Moving is taxing. It’s always been one of my least favorite things to do. Some people enjoy the fresh start and clean slate that comes with purging half of one’s belongings, but for a self-proclaimed hoarder like myself, this concept has always been panic-attack worthy. With that stage set, you can maybe comprehend why the idea of moving not once, but THREE times in the next ten months is overwhelming me. I will move to a new apartment the end of May, move home to Iowa in December, and then for the coup de gras I depart for Australia early February 2015. That’s a lot of moving, a lot of donating, and a lot of stress.

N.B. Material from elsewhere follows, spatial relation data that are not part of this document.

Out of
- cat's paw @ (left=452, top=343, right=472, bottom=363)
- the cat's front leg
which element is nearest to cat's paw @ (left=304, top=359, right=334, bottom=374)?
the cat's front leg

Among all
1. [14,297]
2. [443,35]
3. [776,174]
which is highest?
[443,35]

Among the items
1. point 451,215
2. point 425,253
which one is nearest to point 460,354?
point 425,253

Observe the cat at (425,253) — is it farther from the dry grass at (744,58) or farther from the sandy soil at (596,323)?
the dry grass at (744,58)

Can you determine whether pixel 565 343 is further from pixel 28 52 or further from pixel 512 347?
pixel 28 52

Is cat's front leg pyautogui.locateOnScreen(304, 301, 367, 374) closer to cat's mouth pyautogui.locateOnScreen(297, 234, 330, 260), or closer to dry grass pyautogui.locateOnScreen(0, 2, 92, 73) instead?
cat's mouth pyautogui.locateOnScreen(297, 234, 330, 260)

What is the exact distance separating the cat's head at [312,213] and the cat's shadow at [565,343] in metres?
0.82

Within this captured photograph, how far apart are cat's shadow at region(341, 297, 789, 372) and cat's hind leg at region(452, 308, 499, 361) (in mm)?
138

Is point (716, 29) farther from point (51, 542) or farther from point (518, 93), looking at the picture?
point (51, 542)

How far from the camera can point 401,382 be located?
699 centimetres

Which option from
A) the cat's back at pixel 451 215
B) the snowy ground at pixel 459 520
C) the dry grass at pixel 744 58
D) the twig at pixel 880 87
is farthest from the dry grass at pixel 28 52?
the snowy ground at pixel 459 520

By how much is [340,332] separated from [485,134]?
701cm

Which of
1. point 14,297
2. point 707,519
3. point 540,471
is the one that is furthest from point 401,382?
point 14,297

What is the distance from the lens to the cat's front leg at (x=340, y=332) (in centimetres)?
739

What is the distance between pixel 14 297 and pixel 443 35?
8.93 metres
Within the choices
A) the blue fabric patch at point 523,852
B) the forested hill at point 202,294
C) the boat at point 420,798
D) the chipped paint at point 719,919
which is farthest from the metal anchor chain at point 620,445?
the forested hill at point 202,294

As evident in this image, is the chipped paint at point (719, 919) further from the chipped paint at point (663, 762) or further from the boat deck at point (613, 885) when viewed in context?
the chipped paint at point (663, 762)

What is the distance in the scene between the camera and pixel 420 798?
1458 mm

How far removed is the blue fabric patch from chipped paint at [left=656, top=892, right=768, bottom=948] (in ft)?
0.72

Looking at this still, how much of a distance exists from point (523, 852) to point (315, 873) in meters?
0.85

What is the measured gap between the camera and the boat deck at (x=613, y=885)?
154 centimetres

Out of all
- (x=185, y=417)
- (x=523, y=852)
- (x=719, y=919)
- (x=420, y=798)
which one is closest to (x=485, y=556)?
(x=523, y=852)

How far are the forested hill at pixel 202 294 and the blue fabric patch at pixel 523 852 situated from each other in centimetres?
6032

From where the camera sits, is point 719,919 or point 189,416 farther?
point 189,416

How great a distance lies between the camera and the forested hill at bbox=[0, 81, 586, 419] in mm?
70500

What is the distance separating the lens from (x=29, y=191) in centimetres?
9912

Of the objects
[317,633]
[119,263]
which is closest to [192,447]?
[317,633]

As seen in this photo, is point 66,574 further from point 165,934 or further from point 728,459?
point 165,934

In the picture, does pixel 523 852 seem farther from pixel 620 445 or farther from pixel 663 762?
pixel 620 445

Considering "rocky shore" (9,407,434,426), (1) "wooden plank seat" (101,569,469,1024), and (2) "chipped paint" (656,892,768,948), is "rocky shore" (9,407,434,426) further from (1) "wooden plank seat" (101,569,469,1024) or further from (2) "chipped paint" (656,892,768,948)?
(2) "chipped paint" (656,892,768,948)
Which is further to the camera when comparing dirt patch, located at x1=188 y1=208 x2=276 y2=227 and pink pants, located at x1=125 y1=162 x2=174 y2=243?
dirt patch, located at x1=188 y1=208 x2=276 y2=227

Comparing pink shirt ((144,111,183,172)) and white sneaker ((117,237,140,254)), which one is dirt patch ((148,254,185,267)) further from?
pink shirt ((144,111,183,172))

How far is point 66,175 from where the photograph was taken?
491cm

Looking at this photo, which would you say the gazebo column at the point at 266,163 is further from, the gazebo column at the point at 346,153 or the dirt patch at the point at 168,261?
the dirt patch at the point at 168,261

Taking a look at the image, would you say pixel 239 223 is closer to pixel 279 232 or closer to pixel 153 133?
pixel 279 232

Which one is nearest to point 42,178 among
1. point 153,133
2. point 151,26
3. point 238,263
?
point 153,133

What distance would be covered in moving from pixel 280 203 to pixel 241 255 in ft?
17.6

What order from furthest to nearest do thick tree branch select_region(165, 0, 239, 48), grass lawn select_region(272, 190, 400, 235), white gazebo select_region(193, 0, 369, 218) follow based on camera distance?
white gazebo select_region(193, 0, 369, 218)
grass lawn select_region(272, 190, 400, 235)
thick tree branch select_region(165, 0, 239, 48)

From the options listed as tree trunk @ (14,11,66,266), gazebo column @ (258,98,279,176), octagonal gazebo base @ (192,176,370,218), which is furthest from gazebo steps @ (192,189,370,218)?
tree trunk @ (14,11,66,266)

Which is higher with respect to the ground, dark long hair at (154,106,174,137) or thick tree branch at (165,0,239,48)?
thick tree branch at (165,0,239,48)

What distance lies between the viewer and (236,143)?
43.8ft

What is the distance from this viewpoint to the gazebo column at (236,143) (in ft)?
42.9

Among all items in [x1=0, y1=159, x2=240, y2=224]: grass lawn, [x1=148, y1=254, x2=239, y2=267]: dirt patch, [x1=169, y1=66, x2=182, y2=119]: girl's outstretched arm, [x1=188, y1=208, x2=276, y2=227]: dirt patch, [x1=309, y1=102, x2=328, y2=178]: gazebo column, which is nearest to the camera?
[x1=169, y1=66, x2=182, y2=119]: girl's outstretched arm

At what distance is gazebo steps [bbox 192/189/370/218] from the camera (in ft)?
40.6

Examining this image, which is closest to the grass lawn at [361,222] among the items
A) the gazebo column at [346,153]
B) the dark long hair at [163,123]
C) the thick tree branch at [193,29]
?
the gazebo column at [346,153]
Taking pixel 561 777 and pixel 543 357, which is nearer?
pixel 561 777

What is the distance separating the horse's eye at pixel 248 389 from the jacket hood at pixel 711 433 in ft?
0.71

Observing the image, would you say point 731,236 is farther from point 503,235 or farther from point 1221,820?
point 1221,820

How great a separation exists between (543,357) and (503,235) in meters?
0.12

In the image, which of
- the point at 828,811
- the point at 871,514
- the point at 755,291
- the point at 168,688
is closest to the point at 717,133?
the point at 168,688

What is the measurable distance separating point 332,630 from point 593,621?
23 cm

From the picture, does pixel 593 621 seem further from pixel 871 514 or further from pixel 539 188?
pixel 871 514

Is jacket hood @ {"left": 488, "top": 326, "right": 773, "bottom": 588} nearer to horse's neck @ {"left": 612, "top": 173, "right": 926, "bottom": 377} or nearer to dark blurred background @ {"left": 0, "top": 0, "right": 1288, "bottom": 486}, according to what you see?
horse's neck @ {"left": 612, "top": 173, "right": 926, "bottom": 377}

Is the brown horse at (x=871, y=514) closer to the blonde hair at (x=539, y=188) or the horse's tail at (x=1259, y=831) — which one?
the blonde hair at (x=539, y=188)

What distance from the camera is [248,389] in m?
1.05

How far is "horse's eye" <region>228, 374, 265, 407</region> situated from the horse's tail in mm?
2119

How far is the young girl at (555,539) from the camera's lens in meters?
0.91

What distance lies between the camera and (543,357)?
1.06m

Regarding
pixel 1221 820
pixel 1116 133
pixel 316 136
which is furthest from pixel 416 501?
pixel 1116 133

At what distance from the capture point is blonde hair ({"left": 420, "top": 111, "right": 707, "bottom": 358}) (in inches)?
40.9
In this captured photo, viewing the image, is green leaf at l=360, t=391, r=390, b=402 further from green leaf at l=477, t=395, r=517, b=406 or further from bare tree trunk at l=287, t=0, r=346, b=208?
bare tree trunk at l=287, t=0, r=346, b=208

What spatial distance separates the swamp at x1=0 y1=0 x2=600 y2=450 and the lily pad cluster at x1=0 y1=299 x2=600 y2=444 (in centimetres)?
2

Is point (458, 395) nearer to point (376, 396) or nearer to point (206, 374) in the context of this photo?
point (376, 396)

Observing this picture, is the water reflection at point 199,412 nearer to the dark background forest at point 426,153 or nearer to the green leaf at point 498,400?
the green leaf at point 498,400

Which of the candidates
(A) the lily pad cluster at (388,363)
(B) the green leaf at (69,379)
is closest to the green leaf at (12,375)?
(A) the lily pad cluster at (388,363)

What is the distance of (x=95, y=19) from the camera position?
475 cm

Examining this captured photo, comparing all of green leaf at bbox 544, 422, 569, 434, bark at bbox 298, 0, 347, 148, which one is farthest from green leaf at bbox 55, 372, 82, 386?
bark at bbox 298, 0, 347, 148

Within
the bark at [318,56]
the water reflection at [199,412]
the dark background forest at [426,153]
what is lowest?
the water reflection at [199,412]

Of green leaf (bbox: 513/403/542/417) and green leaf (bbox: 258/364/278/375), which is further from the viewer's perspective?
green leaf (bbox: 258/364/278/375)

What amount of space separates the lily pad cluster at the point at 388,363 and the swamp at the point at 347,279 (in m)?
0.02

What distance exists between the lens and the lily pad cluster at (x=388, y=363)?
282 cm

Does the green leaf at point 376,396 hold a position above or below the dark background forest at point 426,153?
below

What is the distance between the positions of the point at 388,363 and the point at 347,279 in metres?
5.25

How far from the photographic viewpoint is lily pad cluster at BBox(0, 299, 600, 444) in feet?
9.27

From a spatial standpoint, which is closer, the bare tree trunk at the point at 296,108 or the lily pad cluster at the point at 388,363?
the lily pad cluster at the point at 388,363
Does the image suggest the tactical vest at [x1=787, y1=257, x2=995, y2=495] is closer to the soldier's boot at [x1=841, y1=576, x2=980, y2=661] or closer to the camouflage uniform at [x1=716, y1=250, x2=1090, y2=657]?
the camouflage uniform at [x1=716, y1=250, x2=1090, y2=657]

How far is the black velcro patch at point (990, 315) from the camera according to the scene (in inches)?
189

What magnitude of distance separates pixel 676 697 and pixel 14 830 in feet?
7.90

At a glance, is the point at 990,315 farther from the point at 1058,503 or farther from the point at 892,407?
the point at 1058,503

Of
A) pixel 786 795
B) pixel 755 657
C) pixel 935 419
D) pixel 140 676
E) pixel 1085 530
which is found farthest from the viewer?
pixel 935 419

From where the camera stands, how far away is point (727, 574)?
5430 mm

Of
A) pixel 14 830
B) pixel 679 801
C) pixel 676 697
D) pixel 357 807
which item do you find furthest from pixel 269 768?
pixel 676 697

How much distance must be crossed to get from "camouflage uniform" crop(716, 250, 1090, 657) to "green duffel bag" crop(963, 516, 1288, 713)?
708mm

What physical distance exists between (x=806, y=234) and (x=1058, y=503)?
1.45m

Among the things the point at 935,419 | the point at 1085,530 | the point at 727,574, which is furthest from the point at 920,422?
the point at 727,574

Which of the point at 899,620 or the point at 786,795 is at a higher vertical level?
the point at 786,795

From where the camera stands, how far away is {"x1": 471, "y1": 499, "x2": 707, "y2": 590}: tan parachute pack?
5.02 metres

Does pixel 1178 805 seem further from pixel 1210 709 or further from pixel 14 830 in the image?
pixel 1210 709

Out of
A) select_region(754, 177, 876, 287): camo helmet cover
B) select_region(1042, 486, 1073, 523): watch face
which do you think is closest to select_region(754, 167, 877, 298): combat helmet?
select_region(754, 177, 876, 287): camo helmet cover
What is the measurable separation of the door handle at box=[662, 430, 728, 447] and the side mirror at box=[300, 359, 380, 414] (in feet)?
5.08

You see, I love playbills, ticket stubs, and keychains…and most close friends also readily acknowledge and accept my growing collection of piggy banks. I still own clothes I’ve had since high school. I have so many clothes, in fact, that I rotate my closet seasonally as all of my wardrobe will not fit in my walk-in closet. I have more pairs of shoes than I can even count, yet I dutifully wear and rotate only 10 or so pairs, and I can’t fail to mention my massive sweatpant collection. Thank you Meredith College. Between Cornhuskin’ (don’t ask if you don’t know) and my basketball team I have at least 7 complete mementos–er I mean, sweat pant sets. All these without even mentioning my EXTENSIVE Meredith t-shirt collection…let the panic-attack commence…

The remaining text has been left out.